[PROBLEM TO SOLVE] Copy the data as given. No line may be skipped.

[INPUT DATA]
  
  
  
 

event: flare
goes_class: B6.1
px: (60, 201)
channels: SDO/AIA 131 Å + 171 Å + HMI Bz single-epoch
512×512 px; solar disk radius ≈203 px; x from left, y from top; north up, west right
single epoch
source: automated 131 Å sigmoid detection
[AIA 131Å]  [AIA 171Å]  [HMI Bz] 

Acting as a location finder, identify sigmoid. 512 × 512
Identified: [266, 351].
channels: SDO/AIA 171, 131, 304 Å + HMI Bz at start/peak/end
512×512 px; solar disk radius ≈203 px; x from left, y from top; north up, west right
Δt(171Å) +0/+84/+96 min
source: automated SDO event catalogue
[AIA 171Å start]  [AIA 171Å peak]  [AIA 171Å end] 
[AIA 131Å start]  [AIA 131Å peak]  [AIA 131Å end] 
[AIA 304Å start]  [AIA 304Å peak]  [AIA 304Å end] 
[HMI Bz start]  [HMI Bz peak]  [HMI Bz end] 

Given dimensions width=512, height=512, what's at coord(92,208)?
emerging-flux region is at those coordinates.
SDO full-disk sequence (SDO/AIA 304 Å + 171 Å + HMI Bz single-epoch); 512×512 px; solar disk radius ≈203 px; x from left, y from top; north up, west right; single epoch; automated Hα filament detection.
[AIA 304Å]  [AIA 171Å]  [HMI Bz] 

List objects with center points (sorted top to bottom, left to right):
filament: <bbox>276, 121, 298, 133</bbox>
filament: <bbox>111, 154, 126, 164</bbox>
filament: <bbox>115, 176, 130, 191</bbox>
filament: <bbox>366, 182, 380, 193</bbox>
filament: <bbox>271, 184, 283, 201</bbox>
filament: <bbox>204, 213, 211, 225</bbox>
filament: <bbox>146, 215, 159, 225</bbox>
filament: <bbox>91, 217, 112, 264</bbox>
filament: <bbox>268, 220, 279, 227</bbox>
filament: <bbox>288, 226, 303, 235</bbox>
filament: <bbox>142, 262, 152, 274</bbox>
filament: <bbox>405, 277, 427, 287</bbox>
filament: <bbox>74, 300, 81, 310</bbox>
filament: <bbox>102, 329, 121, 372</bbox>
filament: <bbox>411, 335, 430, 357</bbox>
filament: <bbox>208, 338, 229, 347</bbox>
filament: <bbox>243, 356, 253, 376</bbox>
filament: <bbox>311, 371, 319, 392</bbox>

[SOLUTION TO THE EXERCISE]
event: flare
goes_class: B6.1
px: (60, 201)
channels: SDO/AIA 131 Å + 171 Å + HMI Bz single-epoch
512×512 px; solar disk radius ≈203 px; x from left, y from top; north up, west right
single epoch
source: automated 131 Å sigmoid detection
[AIA 131Å]  [AIA 171Å]  [HMI Bz] 

Acting as a location finder, identify sigmoid. 512 × 512
Identified: [266, 351].
channels: SDO/AIA 171, 131, 304 Å + HMI Bz at start/peak/end
512×512 px; solar disk radius ≈203 px; x from left, y from top; north up, west right
Δt(171Å) +0/+84/+96 min
source: automated SDO event catalogue
[AIA 171Å start]  [AIA 171Å peak]  [AIA 171Å end] 
[AIA 131Å start]  [AIA 131Å peak]  [AIA 131Å end] 
[AIA 304Å start]  [AIA 304Å peak]  [AIA 304Å end] 
[HMI Bz start]  [HMI Bz peak]  [HMI Bz end] 

Given dimensions width=512, height=512, what's at coord(92,208)?
emerging-flux region is at those coordinates.
SDO full-disk sequence (SDO/AIA 304 Å + 171 Å + HMI Bz single-epoch); 512×512 px; solar disk radius ≈203 px; x from left, y from top; north up, west right; single epoch; automated Hα filament detection.
[AIA 304Å]  [AIA 171Å]  [HMI Bz] 

List objects with center points (sorted top to bottom, left to right):
filament: <bbox>276, 121, 298, 133</bbox>
filament: <bbox>111, 154, 126, 164</bbox>
filament: <bbox>115, 176, 130, 191</bbox>
filament: <bbox>366, 182, 380, 193</bbox>
filament: <bbox>271, 184, 283, 201</bbox>
filament: <bbox>204, 213, 211, 225</bbox>
filament: <bbox>146, 215, 159, 225</bbox>
filament: <bbox>91, 217, 112, 264</bbox>
filament: <bbox>268, 220, 279, 227</bbox>
filament: <bbox>288, 226, 303, 235</bbox>
filament: <bbox>142, 262, 152, 274</bbox>
filament: <bbox>405, 277, 427, 287</bbox>
filament: <bbox>74, 300, 81, 310</bbox>
filament: <bbox>102, 329, 121, 372</bbox>
filament: <bbox>411, 335, 430, 357</bbox>
filament: <bbox>208, 338, 229, 347</bbox>
filament: <bbox>243, 356, 253, 376</bbox>
filament: <bbox>311, 371, 319, 392</bbox>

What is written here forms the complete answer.